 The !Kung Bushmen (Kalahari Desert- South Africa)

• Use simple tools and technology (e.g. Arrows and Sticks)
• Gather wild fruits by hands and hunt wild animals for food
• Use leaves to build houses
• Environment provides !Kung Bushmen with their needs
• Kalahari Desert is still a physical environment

******************************

:: WORK ITEM ::
Each line that includes the word "Desert" counts once; report how many such lines the entries have, and nothing else.

:: SOLUTION FOR THIS TASK ::
2